_GIVEN REQUEST_
Copy out the stretch of the records from the line containing "What measurement describes" through the end of the records, both ends included, keeping every line exactly as it appears.

_DATA ENTRIES_
------------------------------
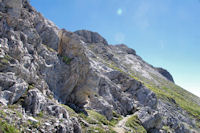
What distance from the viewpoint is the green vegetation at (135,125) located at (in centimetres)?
4319

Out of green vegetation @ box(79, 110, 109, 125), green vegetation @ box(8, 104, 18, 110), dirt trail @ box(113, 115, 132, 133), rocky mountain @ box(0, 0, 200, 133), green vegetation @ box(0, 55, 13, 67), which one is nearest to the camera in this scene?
green vegetation @ box(8, 104, 18, 110)

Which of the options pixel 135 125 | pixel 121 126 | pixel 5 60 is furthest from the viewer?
pixel 135 125

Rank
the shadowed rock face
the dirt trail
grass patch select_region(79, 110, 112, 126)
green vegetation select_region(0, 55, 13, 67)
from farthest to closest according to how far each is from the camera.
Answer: the shadowed rock face → the dirt trail → grass patch select_region(79, 110, 112, 126) → green vegetation select_region(0, 55, 13, 67)

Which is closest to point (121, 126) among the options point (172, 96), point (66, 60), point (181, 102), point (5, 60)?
point (66, 60)

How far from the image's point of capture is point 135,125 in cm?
4594

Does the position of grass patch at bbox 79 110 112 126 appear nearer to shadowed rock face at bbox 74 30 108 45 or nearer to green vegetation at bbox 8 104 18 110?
green vegetation at bbox 8 104 18 110

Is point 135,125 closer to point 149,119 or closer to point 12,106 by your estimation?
point 149,119

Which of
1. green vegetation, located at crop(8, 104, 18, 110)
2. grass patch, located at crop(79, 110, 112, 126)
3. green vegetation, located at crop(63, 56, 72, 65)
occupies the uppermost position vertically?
green vegetation, located at crop(63, 56, 72, 65)

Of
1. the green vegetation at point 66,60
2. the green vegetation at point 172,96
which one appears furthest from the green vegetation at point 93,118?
the green vegetation at point 172,96

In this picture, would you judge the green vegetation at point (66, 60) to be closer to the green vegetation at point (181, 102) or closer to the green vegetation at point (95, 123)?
the green vegetation at point (95, 123)

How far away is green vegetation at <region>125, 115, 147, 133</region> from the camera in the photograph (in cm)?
4319

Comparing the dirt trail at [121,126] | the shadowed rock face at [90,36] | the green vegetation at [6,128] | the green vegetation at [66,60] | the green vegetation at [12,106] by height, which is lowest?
the dirt trail at [121,126]

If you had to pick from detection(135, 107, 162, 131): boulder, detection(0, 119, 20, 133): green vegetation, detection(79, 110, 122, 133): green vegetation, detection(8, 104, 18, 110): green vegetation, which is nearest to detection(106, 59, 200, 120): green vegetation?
detection(135, 107, 162, 131): boulder

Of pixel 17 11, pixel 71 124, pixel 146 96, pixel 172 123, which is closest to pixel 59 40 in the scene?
pixel 17 11
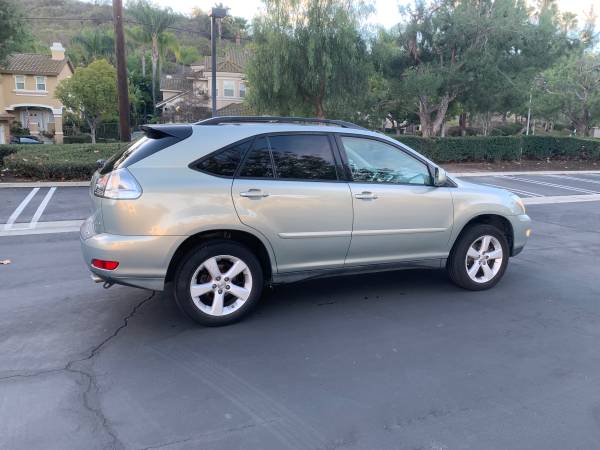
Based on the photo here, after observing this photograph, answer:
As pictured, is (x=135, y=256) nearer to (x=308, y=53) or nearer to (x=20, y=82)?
(x=308, y=53)

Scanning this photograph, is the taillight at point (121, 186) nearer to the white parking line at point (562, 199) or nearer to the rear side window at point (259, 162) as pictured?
the rear side window at point (259, 162)

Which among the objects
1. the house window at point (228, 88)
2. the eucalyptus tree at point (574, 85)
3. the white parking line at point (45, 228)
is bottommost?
the white parking line at point (45, 228)

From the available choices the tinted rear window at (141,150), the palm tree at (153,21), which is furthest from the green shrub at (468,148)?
the palm tree at (153,21)

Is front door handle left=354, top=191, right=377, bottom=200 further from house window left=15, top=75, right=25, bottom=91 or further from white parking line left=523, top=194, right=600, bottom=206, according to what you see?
house window left=15, top=75, right=25, bottom=91

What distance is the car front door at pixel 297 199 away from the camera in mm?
4379

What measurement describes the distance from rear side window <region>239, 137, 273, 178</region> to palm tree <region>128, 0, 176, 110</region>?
53.0m

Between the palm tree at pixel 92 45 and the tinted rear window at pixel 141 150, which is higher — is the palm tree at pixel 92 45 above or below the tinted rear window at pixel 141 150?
above

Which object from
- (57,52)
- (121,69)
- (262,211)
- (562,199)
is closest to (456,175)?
(562,199)

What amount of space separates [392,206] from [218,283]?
1.81 m

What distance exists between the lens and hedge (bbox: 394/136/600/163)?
21.8 meters

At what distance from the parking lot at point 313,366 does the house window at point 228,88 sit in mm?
40503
------------------------------
_FINISHED TASK_
What measurement describes the distance from rear side window <region>239, 137, 273, 178</region> to palm tree <region>128, 0, 176, 110</region>?
53.0m

Between the palm tree at pixel 92 45 and the tinted rear window at pixel 141 150, which is higher — is the palm tree at pixel 92 45 above or below the tinted rear window at pixel 141 150?
above

Which object from
- (57,52)
- (121,69)
- (262,211)
- (562,199)
is closest to (456,175)?
(562,199)

What amount of space separates [392,206] from [218,283]?
1.81 m

What distance exists between the lens and hedge (bbox: 394/136/600/163)?
21.8 meters

At what distance from the parking lot at point 313,366 does the house window at point 228,88 sit in mm?
40503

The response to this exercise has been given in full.